Eigenvalues and eigenvectors
In the following section we will, again, focus our attention on linear functions that map vectors of \(\mathbb{V}\) into vectors of \(\mathbb{V}\):
\[ \begin{align}f:\mathbb{V}&\overset{\sim}{\longrightarrow} \mathbb{V}\\ v&\longmapsto f(v)\end{align} \]
To each element \(v\) of \(\mathbb{V}\) the function \(f\) assigns a new vector of \(\mathbb{V}\).
It may happen, as we shall see, that within \(\mathbb{V}\) we find special subspaces, special because, any of its elements under \(f\) is assigned to some vector within that subspace. If \(\mathbb{G}\) is such a subspace we can write in mathematical language that the image of \(\mathbb{G}\) is a subset, and thus a subspace of \(\mathbb{G}\):
\[ f(\mathbb{G})\subseteq_{\text{vec}} \mathbb{G} \]
Because \(\mathbb{G}\subseteq_\text{vec} \mathbb{V}\), the dimension \(k\) of \(\mathbb{G}\) is less or equal to the dimension \(n\) of \(\mathbb{V}\). This observation provides us with a good idea for the choice of the \(n\) basis vectors required to span \(\mathbb{V}\). We may choose the \(k\) basis vectors of \(\mathbb{G}\) as the first \(k\) basis vectors of \(\mathbb{V}\) and pick the remaining \(n-k\) vectors from the complementary space. Thus:
\[ \mathbf{B}=\begin{pmatrix}g_1 & \cdots & g_k &; & w_{k+1} & \cdots & w_n\end{pmatrix} \]
Hence \(\mathbb{V}=\mathbb{G}\oplus\mathbb{W}\) where \(\mathbb{W}\) is the complementary (not necessarily orthogonal) space of \(\mathbb{G}\).
If a choice such as this is made, then the matrix representation of \(f\) becomes like this:
\[ f(\mathbf{B}) = \mathbf{B}A\qquad A=\begin{pmatrix}\alpha & \beta\\0 &\delta \end{pmatrix} \]

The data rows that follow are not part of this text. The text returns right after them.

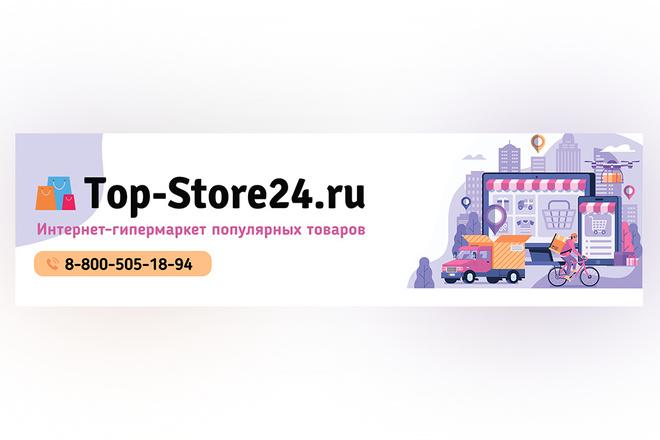 Сделаю обложку для группы 20 - kwork.ru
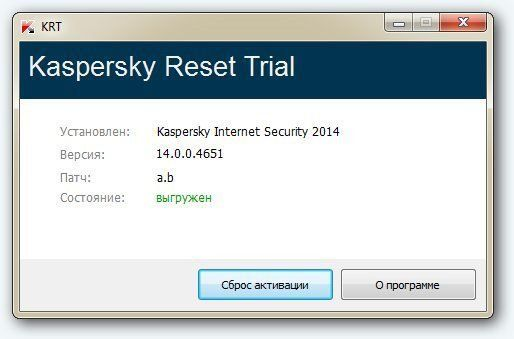 Kaspersky Reset Trial 2 2 With Full Version Free Download With Key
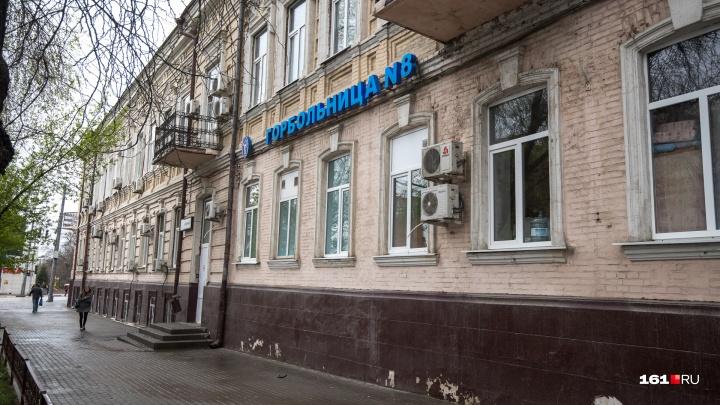 «Удалили матку, отказали почки»: ростовчанка подала в суд на восьмую больницу после операции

Here the \(\alpha\) is a matrix blocks of shape \(k\times k\) whose columns tell us the components of \(f(g_1)\) through \(f(g_k)\) wrt the basis \(\begin{pmatrix}g_1 &\cdots & g_k\end{pmatrix}\). If the second part of the chosen basis, \(\begin{pmatrix}w_{k+1} &\cdots & w_n\end{pmatrix}\) does not span another invariant subspace, the images of \(f(w_{k+1})\) through \(f(w_n)\) have a part that belongs to \(\mathbb{W}\), hence the non-zero block \(\beta\), and another part lives on the complementary space of \(\mathbb{G}\), requiring the components found in the \(\delta\) matrix block. The shapes of \(\beta\) and \(\delta\) are \(k\times(n-k)\) and \((n-k)\times (n-k)\), respectively. The block \(\begin{pmatrix}\beta\\ \delta \end{pmatrix}\) has shape \(n\times (n-k)\) and describes the components of \(f(w_{k+1})\) through \(f(w_n)\), again, wrt whole \(\mathbf{B}\).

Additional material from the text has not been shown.